Castilla-La Mancha produce en torno al 60% del vino español y lidera con claridad las exportaciones nacionales en volumen y, en números absolutos, eso representa casi el 49 del viñedo nacional, por encima de comunidades con tradición centenaria como Cataluña o La Rioja. Sin embargo, el gran talón de Aquiles sigue siendo el modelo comercial: una parte muy significativa del vino exportado se vende a granel, lo que reduce el margen que queda en origen y limita la capacidad de capturar valor añadido.
Exportaciones: liderazgo con limitaciones
El motor económico del sector en Castilla-La Mancha gira en torno a las exportaciones. Según datos de 2025, la región superó los 506 millones de euros en ventas internacionales de vino y derivados, lo que supone un ligero crecimiento interanual y la cifra más elevada registrada hasta la fecha.
Tradicionalmente, Castilla-La Mancha ha llegado a aportar alrededor del 55 % del volumen total de vino español exportado, alcanzando una media de 15 millones de hectolitros enviados al exterior, con presencia en más de 150 países.
No obstante, el gran desafío económico es que gran parte de estas exportaciones se hace en forma de vino a granel, producto que, aunque mayoritario en volumen, deja menos margen de beneficio que el vino embotellado o con marca propia. Esto limita el retorno económico para los productores locales frente a grandes compradores internacionales y distribuidores.

• [Tu tarea]:
Traduce al inglés esta oración del texto sobre el vino de Castilla-La Mancha: "Esto limita el retorno económico para los productores locales frente a grandes compradores internacionales y distribuidores."

• [Material de origen]:
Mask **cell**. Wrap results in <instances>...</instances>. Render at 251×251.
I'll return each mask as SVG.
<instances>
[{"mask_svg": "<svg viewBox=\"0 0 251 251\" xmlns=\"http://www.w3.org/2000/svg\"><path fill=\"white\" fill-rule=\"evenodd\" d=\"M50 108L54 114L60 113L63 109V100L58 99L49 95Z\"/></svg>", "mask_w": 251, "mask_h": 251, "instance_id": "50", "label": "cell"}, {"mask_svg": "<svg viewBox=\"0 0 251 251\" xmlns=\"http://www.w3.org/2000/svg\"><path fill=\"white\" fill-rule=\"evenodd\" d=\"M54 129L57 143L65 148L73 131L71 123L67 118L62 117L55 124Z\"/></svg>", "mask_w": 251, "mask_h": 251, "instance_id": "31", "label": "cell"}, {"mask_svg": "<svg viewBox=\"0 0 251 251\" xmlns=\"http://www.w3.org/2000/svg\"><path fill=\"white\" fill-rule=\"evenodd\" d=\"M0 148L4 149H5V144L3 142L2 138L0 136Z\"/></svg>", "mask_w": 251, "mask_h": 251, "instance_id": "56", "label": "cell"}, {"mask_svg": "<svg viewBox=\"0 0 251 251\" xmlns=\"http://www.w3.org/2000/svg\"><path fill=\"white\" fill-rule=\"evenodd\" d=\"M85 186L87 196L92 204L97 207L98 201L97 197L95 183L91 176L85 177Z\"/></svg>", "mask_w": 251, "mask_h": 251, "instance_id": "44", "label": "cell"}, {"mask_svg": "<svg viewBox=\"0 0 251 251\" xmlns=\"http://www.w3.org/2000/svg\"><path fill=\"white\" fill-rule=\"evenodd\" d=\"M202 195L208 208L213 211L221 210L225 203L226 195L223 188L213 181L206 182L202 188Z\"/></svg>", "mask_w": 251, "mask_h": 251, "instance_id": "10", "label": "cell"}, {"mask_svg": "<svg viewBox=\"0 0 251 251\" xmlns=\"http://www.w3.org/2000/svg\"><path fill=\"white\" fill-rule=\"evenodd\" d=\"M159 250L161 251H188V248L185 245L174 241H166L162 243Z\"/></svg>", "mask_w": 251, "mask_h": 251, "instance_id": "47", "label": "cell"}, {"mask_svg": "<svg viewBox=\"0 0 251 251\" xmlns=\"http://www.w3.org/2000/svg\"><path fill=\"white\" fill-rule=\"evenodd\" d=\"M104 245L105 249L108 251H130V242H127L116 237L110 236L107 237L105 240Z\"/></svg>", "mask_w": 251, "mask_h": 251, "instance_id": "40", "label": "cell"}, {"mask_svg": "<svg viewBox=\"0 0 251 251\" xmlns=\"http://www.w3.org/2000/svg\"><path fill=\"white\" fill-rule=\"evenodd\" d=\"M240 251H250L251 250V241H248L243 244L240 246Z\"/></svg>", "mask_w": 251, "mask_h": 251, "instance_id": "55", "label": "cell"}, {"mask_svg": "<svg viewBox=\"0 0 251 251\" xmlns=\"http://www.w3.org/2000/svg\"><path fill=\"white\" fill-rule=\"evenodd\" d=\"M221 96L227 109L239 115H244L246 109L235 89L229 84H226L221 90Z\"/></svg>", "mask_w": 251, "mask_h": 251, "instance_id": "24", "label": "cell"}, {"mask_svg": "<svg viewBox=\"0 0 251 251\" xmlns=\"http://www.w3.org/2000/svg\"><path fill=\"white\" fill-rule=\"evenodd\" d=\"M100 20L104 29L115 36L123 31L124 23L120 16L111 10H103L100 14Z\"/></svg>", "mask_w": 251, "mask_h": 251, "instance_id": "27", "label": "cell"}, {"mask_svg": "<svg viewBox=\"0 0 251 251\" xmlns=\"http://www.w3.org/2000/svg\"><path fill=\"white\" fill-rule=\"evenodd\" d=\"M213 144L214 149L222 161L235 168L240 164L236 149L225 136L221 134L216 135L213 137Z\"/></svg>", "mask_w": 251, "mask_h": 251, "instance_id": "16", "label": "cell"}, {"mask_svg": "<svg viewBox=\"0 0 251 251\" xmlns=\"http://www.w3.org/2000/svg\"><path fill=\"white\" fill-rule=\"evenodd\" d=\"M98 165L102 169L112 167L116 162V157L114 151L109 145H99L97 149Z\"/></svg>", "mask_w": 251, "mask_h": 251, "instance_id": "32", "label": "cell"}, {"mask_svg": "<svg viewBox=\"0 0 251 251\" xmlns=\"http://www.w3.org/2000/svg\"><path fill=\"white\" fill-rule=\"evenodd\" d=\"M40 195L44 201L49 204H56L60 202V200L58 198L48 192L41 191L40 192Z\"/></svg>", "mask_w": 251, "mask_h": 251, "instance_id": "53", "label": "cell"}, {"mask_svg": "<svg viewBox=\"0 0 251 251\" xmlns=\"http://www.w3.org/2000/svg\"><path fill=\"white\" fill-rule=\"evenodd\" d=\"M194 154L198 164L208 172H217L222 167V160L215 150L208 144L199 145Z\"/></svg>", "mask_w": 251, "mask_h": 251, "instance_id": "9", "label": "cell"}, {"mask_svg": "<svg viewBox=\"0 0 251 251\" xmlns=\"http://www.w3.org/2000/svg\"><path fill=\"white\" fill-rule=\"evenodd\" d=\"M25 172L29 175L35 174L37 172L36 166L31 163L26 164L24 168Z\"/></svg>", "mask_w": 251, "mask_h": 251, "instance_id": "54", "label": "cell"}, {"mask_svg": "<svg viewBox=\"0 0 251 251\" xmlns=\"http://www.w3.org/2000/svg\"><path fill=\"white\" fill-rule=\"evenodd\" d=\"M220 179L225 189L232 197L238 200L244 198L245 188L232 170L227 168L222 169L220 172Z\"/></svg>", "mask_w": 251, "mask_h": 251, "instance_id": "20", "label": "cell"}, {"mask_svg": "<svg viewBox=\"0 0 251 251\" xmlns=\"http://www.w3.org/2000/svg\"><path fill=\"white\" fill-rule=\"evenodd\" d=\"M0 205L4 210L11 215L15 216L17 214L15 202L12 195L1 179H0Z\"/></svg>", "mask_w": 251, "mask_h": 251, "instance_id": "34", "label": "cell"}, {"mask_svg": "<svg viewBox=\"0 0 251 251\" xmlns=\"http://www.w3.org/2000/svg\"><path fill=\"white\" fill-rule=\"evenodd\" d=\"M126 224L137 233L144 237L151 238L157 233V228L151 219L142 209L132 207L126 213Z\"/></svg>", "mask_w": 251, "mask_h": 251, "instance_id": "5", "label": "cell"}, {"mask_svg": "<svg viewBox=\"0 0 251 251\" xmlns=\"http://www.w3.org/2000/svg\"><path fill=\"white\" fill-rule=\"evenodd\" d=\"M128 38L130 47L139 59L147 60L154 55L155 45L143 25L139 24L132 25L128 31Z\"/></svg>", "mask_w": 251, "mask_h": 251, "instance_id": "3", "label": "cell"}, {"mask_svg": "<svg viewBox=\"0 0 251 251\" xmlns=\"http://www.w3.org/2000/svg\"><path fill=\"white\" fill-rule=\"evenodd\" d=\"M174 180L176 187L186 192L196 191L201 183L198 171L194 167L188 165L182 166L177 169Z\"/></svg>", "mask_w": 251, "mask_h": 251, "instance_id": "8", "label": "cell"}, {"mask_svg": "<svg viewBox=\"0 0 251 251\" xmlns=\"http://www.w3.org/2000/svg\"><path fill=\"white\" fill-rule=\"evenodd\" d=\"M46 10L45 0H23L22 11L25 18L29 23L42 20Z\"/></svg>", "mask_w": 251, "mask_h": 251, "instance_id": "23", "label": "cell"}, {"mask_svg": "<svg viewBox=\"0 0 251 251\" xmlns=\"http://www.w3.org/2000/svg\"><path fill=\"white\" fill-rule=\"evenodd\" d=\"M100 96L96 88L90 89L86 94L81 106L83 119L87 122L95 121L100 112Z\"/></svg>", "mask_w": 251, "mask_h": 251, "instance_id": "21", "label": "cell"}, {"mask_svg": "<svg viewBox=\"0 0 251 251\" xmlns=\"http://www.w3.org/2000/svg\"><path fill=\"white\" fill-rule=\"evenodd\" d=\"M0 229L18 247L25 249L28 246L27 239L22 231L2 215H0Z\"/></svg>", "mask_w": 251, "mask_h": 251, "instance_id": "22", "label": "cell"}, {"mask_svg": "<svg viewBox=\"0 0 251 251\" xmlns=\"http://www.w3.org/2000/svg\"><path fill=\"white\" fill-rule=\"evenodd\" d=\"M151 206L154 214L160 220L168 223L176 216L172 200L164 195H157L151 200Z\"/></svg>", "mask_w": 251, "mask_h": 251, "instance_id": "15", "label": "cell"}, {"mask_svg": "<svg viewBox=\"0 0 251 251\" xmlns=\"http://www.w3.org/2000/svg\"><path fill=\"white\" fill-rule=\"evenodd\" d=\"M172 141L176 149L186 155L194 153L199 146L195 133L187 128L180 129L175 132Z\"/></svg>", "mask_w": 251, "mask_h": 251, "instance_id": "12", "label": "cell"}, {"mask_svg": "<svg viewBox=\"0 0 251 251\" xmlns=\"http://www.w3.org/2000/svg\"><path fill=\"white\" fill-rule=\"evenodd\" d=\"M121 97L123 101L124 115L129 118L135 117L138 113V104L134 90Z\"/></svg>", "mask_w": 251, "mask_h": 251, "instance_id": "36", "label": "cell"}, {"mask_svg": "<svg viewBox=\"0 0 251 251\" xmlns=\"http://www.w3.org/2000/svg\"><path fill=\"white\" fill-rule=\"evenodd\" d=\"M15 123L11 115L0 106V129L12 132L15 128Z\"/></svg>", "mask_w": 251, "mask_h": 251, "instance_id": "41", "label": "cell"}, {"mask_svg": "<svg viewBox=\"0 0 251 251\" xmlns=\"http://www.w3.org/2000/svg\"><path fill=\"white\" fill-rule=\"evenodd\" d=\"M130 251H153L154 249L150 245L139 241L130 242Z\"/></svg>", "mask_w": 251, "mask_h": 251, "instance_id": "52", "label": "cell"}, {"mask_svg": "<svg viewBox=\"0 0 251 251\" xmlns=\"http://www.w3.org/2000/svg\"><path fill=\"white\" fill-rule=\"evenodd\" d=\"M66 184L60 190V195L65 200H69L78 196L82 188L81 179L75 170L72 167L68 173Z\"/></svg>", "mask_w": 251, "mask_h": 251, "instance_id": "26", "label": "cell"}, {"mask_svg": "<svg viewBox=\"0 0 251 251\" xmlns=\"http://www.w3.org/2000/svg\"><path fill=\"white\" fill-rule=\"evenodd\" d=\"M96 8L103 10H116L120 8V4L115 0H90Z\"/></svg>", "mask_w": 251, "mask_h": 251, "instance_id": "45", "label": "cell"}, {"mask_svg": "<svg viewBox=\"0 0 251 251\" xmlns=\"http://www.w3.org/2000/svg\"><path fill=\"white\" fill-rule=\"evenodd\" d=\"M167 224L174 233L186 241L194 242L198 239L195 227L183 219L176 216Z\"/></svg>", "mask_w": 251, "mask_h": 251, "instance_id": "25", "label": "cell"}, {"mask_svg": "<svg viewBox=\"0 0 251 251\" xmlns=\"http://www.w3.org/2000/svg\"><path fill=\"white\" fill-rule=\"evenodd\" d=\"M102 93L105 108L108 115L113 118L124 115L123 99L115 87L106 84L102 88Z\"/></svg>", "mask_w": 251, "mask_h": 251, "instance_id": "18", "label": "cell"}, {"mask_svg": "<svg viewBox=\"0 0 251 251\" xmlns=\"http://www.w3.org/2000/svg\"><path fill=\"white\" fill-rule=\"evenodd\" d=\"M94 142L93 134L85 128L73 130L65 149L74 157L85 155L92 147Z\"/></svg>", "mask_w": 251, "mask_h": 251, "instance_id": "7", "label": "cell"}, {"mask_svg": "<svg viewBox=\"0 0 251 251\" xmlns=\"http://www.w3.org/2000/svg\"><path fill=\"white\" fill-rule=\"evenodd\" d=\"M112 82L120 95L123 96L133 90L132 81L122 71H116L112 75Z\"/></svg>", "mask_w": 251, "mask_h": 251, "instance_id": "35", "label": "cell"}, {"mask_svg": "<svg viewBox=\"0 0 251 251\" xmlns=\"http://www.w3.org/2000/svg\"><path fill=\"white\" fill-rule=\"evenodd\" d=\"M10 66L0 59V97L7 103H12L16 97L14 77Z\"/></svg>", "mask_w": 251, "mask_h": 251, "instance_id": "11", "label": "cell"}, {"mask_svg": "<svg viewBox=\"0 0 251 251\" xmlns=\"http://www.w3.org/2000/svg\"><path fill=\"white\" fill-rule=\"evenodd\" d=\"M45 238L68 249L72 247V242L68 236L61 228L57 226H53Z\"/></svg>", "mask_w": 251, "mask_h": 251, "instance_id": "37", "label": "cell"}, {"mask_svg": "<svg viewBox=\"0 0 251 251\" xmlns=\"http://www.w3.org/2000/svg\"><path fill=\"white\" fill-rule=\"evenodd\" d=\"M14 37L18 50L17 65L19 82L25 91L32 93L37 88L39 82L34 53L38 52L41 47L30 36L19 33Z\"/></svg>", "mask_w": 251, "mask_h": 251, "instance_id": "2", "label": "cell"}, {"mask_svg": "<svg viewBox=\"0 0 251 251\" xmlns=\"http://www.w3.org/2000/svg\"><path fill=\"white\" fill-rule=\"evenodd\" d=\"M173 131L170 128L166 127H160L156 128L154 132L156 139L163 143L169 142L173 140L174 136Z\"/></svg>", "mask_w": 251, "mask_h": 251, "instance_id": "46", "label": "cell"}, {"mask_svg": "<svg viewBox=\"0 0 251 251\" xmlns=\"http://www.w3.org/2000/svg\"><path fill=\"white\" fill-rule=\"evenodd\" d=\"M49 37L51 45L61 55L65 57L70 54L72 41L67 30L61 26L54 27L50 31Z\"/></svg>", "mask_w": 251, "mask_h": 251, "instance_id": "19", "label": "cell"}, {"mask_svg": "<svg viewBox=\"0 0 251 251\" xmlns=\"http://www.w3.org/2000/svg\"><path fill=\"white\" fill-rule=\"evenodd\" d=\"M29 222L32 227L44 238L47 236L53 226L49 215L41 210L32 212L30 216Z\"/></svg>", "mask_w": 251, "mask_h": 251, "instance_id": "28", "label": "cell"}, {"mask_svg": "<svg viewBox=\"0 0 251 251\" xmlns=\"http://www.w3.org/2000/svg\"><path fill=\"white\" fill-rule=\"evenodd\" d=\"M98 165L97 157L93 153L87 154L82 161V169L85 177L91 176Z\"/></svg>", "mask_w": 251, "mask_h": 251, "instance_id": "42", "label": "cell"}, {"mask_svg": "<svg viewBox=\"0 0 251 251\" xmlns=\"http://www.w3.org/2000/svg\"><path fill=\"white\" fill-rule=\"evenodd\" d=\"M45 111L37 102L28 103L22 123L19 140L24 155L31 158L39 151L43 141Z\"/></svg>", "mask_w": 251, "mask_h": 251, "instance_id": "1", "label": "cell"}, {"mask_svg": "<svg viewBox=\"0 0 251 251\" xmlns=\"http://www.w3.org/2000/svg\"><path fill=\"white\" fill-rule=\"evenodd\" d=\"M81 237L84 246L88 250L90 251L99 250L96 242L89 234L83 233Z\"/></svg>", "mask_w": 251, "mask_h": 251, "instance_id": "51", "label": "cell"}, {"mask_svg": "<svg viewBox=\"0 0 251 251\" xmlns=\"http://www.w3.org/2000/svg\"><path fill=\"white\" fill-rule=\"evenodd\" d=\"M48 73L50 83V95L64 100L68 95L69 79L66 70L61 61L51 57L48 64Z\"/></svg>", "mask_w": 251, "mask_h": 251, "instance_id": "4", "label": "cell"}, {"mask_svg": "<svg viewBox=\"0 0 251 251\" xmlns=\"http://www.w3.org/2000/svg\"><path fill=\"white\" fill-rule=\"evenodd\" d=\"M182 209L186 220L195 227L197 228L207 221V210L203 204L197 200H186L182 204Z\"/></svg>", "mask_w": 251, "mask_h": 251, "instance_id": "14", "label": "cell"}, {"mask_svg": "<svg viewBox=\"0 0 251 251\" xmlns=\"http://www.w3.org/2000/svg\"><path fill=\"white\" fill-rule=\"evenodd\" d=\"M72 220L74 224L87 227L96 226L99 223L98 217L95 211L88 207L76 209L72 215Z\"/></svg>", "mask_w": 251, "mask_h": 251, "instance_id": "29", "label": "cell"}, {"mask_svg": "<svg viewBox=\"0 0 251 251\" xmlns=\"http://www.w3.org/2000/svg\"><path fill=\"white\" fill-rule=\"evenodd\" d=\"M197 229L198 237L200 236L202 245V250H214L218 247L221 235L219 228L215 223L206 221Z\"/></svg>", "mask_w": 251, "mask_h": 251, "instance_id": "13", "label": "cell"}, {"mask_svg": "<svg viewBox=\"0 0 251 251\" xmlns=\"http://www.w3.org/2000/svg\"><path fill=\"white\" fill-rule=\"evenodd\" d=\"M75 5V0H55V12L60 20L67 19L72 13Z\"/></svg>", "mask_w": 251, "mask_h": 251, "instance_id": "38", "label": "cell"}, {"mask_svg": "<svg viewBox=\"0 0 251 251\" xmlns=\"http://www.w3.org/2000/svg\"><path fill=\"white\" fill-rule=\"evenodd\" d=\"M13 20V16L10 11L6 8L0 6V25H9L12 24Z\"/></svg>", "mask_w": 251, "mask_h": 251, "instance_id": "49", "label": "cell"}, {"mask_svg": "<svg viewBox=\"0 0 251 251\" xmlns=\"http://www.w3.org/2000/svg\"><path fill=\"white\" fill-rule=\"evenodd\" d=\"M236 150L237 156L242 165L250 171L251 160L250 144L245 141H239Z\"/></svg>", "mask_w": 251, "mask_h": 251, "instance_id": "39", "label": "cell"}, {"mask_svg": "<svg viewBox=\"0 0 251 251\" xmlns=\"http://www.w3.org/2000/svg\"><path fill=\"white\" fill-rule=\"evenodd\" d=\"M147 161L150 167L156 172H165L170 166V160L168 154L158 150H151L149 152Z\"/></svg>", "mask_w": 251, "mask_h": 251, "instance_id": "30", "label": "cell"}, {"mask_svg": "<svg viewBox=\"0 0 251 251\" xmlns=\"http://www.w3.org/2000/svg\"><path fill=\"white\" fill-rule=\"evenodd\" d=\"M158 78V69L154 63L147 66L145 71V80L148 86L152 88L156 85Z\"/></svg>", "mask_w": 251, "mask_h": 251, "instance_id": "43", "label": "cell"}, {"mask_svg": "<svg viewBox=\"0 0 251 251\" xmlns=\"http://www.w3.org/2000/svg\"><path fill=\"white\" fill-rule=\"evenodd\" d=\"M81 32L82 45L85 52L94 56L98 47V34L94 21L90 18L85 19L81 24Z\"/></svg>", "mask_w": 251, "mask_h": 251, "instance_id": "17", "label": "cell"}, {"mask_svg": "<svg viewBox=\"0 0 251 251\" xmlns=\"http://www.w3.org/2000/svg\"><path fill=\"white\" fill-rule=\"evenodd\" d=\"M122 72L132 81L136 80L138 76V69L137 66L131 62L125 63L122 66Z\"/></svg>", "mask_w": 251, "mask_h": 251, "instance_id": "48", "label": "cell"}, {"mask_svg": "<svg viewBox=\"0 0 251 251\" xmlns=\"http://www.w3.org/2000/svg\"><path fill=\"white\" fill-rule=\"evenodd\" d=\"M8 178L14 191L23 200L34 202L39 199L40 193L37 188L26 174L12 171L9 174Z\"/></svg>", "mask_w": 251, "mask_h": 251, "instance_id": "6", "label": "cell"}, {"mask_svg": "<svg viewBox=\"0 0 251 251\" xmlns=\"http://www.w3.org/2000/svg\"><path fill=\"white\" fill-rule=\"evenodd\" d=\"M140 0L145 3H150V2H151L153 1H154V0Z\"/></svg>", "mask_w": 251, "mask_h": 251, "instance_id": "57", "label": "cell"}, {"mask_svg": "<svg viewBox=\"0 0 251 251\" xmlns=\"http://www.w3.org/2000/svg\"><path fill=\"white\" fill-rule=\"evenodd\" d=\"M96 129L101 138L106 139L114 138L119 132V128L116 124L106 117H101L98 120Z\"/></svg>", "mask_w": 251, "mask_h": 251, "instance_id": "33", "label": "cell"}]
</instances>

• [Respuesta a la tarea]:
This limits the economic return for local producers compared with large international buyers and distributors.